Desmond was gazing at the soldiers, his eyes alight. "Will they have to fight?"
Ruck took stock of the large guard. They were mounted all, and well turned out, holding patient watch while their charges refreshed themselves—the kind of escort he wanted for Melanthe. But they wore the abbey's livery, and he had no notion to ask for aid there. "They'll account themselves well, if they do." He turned away. "Dame Fortune likes you, Desmond—every maid in the country will be here for such sight."
Even as he spoke, three girls hurried out of the inn and began rooting for something in a baggage cart. One of them cast a glance at Ruck and Desmond and instantly pulled her veil over her face, huddling into hisses and giggles with her companions. All three turned and stared.

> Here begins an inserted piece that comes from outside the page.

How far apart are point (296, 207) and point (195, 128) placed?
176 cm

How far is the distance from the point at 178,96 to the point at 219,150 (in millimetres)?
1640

Desmond turned bright red. He was common enough in his green and yellow dags in Wolfscar, but here his vestment shouted amid the common grays and browns. Ruck could see him shrinking. Little Abbot chose that moment to lift his head and send forth another raucous bray.
Desmond turned from red to white. He looked as if his stomach revolted.
"Were I you," Ruck said under his breath, "I'd show them that I had a right to my minstrel's gear."
But the youth seemed daunted into impotence. Ruck dismounted. He took hold of Abbot's halter.